Pirates find European pipeline

It might be 3,334 miles be­tween the Canary Islands in Spain and Seton Hall, but for four bas­ketball players who trained there, the Hall has become home.

In Kevin Willard’s three year tenure as head coach of the Pi­rates, he has found a recruiting pipeline with the Canarias Bas­ketball Academy, which trains some of the best basketball play­ers in Europe.

Juniors Patrik Auda and Aar­on Geramipoor come from the Czech Republic and England re­spectively. Sophomore Haralds Karlis is from Lativa while fresh­man Tom Maayan hails from Is­rael.

As for any college student, the adjustment of going to school away from home comes with some getting used to, especially when it is in another continent.

“First it was hard to adjust from being away from family,” Maayan said. “Other than that everything went good. Once I got here it feels like a family environ­ment and everyone’s like trying to make sure you’re doing good and everything is well.”

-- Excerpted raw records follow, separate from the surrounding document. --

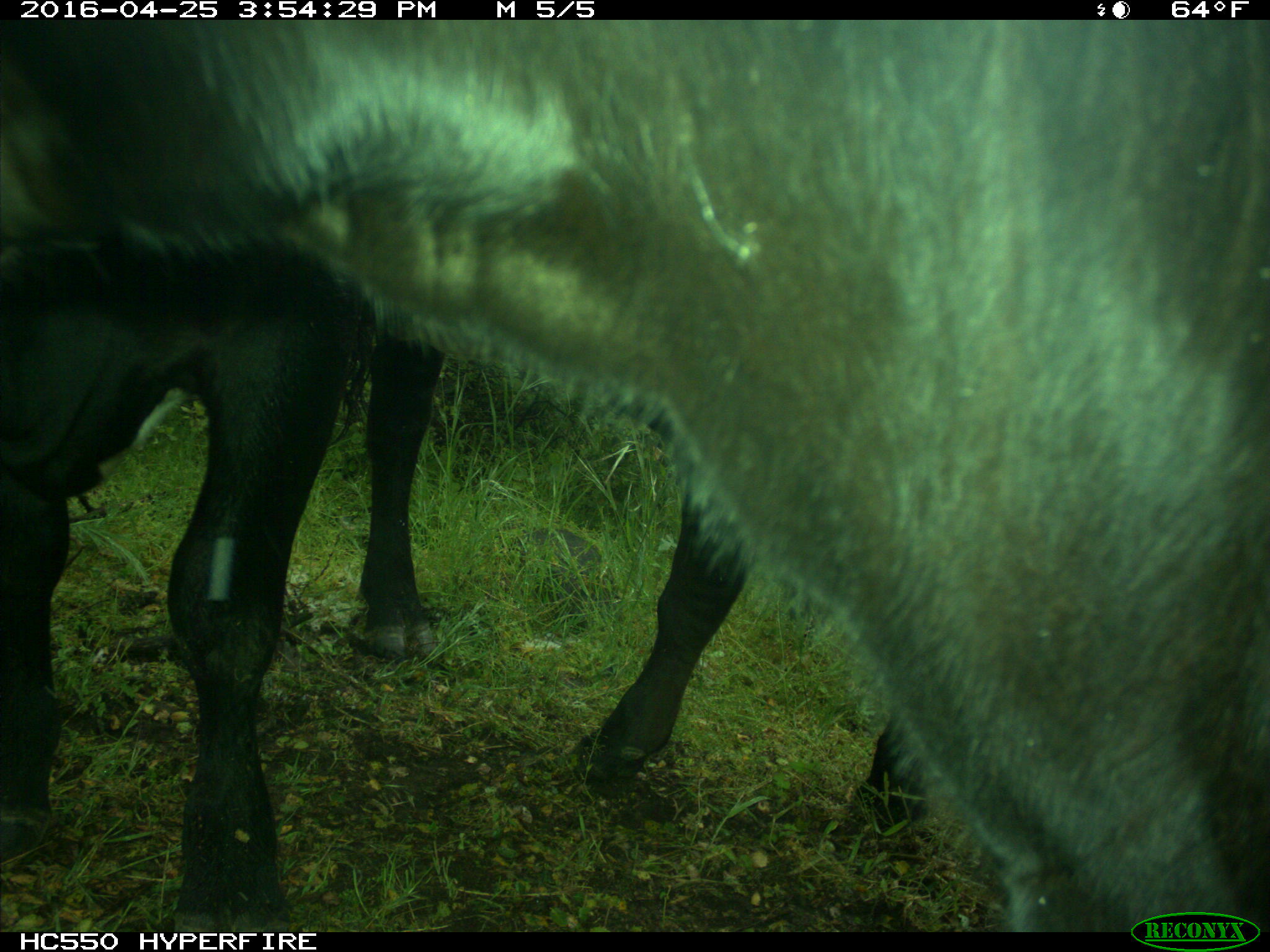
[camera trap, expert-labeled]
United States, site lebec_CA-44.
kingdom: Animalia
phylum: Chordata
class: Mammalia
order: Artiodactyla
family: Bovidae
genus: Bos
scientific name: Bos taurus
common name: domestic cow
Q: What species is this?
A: Bos taurus (domestic cow).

For Auda, he had an extra challenge of having to get used to another language. The Czech Republic’s official language is Czech and he credits his time at CBA preparing him for the change.

“It helped me a little bit that I spent a year in the Canary Is­lands,” Auda said. “Even though it was in Spain, the Academy where we were had a lot of people from all over Europe so we most­ly spoke English. That helped me improve it a little before I came over here.”

The lifestyle change is not the only extra challenge that Europe­an players face entering college basketball as opposed to their American counterparts. Besides just playing against better com­petition, they face the problem of having to learn a whole new way to play the game.

“At the first couple practices I didn’t play good,” Maayan said. “It took me some time to get used to playing that fast but I’m adjust­ing and every day. I’m adjusting a little bit more and learn how to play the American game.”

The improvement is some­thing that has caught Willard’s attention. With Jordan Theodore gone, the team has a void at point guard, which Maayan is one of three candidates to take the spot.

“Maayan has stepped up,” Willard said. “He is one of those point guards I love. He is a pass first guard that’s very good at get­ting in the lane and getting every­one shots.”

Entering his third season, Auda is coming off a sophomore season in which he started 26 games. De­spite this, he is still no expert on the way American basketball is played.

“I’m still learning right now,” Auda said. “I think it took me like a year or two to get completely adjusted to the way that basket­ball is over here.

Auda has also helped the Pi­rates bring Karlis from the CBA to the Hall.

“I was a really good friend with him,” Auda said. “During the next year when I was at Seton Hall he was still there, I followed him and he was doing really good so I told the coaches my opinion and obviously his results were re­ally good.”

As more new recruits join the Pirates from the Canaries, the for­mer players help them get accus­tomed to their new surroundings.

“They were like brothers to me,” Maayan said. “Taking care of me and getting me into the pro­gram.”

Now in their sixth season, the Canarias Basketball Academy al­lows students to enjoy a first-lev­el college preparatory education while improving their athletic skills, according to the school’s website. So far 39 players have made the jump from the CBA to Division 1 programs.

With four players from the CBA, the Pirates are hoping they continue to improve and help build on last year’s 21 win season.